==== Text shown

Canada’s Pure Gold Mining (TSX-V: PGM), which recently listed in London, has started its 2019 exploration program at its 100%-owned Madsen Red Lake gold mine in Ontario.

The Vancouver-based miner said it would focus on the Wedge, Fork, and Russet South satellite deposits with the purpose of converting and growing mineral resources used in the recently released preliminary economic assessment (PEA).

At peak production, the mine is expected to yield about 125,000 ounces of gold with average annual production in years three through seven of approximately 102,000 ounces

The plan represents the first conceptual expansion scenario for the future phased growth of the Madsen underground mine, expected to run for 12 years and which has an initial capital cost of C$95 million.

The mine plan envisions a combination of methods from conventional cut and fill (59%), mechanized cut and fill (16%) and longhole mining (25%).

Chief executive Darin Labrenz said previous drilling had resulted in the discovery of the Wedge deposit and helped the company's understanding of the scale and tenor of gold mineralization, resulting in maiden mineral resources and a PEA.

"With this new program, our exploration team is focused on growth of the current resource and providing the framework for a second phase of development with the goal of not only extending, but potentially expanding the base case production scenario at Madsen," he said.

At peak production, the Madsen mine is expected to yield about 125,000 ounces of gold with average annual production in years three through seven of approximately 102,000 ounces.

========

> Problem set
1. Answer these questions using the Madsen mine article:
(a) Which three satellite deposits will the 2019 exploration program focus on?
(b) What is the mine's initial capital cost?
(c) What share of the mine plan is longhole mining?
2. From the Madsen mine article, copy verbatim the passage from "The Vancouver-based miner" to "economic assessment (PEA).".

==== Data supplied

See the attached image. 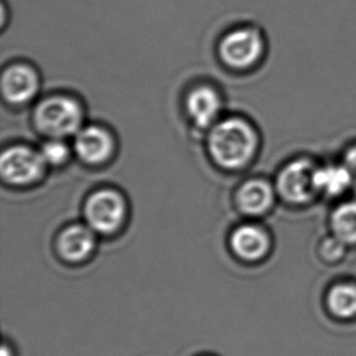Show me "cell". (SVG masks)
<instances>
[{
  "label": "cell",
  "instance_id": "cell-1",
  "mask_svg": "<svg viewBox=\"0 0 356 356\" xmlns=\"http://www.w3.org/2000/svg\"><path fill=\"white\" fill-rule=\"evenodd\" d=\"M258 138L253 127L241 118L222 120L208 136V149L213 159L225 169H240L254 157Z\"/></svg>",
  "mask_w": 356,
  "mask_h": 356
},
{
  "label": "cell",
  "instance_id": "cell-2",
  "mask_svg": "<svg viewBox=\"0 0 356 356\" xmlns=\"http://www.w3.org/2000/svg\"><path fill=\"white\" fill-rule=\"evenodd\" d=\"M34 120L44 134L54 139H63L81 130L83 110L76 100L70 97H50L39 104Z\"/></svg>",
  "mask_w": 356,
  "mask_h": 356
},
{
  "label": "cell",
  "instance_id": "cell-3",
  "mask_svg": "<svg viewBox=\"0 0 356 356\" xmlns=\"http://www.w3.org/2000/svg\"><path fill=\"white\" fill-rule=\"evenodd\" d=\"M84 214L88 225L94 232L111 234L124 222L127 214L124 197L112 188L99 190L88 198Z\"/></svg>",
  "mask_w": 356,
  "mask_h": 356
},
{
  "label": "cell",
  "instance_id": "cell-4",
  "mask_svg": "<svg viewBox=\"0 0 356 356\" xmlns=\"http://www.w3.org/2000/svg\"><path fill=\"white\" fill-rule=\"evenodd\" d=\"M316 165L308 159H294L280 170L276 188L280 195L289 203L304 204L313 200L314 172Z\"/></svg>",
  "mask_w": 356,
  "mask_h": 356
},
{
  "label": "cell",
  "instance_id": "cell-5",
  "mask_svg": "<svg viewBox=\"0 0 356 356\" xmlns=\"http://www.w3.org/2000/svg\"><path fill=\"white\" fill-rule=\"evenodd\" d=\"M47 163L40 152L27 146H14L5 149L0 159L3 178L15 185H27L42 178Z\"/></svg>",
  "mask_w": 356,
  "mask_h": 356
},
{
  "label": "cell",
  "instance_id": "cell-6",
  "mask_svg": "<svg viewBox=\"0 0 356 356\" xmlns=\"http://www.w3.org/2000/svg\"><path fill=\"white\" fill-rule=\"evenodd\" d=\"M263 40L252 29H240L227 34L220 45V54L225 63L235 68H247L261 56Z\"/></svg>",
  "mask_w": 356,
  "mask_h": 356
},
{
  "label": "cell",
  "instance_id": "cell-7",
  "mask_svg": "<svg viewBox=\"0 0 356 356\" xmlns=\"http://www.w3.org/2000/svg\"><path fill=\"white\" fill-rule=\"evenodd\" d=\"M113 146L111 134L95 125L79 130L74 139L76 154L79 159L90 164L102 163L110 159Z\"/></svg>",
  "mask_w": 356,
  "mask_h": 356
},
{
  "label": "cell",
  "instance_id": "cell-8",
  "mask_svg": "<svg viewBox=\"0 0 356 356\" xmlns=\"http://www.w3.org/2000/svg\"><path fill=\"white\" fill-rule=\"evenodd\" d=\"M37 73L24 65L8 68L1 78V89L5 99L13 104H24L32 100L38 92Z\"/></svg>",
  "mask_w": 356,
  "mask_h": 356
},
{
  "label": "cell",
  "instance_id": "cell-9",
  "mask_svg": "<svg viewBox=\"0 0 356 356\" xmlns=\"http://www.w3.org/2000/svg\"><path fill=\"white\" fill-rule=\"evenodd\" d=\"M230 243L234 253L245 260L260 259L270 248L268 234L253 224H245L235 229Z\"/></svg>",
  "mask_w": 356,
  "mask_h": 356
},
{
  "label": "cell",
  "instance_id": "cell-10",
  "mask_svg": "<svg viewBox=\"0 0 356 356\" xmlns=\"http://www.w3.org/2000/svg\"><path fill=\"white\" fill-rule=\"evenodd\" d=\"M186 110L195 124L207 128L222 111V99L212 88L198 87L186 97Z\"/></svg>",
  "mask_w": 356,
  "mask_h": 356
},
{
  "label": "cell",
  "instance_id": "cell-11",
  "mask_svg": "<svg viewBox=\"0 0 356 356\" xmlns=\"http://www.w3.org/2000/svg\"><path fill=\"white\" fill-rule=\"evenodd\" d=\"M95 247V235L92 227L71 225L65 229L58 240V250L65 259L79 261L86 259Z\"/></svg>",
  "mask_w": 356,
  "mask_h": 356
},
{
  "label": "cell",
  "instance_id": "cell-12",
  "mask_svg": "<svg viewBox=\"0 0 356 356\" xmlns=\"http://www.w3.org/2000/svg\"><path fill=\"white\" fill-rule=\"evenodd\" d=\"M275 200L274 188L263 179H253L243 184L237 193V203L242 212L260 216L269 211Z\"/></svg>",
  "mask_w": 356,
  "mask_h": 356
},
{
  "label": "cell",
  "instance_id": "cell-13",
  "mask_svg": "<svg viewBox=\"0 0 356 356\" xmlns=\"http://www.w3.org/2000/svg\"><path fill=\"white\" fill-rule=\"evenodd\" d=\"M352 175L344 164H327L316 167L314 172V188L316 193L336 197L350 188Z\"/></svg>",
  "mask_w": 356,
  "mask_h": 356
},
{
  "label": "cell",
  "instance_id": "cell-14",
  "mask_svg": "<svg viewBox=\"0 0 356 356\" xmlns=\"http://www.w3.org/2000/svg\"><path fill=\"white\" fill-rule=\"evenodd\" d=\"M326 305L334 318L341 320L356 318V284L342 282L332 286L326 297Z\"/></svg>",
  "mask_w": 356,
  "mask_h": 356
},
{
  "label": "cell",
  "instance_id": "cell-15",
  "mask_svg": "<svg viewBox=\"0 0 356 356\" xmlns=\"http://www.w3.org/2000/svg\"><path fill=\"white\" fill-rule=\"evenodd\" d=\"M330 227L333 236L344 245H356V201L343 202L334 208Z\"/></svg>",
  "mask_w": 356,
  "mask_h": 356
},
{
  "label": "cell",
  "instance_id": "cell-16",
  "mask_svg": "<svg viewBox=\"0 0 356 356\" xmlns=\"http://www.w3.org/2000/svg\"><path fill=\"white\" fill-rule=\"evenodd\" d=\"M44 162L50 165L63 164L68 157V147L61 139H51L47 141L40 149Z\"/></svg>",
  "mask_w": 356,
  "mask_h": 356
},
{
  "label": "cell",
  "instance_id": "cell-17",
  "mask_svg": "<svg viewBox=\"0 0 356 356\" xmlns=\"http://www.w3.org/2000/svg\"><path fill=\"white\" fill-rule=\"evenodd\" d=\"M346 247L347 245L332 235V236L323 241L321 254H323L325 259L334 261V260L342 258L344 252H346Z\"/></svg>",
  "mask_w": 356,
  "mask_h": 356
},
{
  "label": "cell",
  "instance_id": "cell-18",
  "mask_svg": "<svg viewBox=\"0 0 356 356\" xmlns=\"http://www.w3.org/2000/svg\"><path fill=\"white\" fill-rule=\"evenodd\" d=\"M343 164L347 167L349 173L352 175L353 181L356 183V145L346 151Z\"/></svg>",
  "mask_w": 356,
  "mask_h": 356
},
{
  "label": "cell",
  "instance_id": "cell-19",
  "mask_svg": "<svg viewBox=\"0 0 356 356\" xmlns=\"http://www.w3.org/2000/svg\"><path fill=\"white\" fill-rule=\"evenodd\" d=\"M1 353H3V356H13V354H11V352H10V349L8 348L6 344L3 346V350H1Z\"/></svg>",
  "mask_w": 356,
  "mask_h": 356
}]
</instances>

========
==== Data supplied

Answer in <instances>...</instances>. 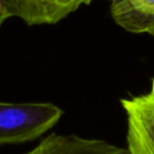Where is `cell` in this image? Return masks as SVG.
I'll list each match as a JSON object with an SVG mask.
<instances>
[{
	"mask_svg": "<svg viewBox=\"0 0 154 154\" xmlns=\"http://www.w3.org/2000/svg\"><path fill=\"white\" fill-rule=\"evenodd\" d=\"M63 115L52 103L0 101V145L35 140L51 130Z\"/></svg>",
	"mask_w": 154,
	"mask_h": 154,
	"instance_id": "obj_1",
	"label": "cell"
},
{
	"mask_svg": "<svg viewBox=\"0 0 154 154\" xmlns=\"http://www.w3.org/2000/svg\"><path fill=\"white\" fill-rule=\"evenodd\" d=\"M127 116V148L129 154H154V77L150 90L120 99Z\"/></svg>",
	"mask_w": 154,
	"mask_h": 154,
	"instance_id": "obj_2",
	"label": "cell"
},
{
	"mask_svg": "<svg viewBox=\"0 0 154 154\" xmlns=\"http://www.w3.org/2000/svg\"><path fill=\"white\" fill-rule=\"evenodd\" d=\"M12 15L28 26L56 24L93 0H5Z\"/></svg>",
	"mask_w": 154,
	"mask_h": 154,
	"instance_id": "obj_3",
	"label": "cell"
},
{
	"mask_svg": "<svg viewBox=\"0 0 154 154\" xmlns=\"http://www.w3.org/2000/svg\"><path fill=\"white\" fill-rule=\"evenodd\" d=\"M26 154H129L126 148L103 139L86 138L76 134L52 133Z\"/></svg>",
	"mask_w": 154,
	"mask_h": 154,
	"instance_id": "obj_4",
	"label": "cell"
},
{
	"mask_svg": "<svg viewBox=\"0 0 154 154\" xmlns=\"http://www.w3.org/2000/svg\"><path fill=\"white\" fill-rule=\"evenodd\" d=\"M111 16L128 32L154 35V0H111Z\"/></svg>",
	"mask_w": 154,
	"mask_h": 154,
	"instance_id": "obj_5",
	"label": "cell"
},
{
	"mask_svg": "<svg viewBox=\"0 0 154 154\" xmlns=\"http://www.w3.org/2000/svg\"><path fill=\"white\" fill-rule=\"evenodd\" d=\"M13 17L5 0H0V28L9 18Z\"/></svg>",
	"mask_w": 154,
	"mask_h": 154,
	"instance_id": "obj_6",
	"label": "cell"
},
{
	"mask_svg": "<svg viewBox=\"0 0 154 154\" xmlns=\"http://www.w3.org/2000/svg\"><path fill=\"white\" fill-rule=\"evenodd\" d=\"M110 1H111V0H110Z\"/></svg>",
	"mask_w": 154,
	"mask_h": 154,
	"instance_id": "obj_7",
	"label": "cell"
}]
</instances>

========

> Responses to the tasks
1.
(a) Wedge, Fork, and Russet South
(b) C$95 million
(c) 25%

2.
The Vancouver-based miner said it would focus on the Wedge, Fork, and Russet South satellite deposits with the purpose of converting and growing mineral resources used in the recently released preliminary economic assessment (PEA).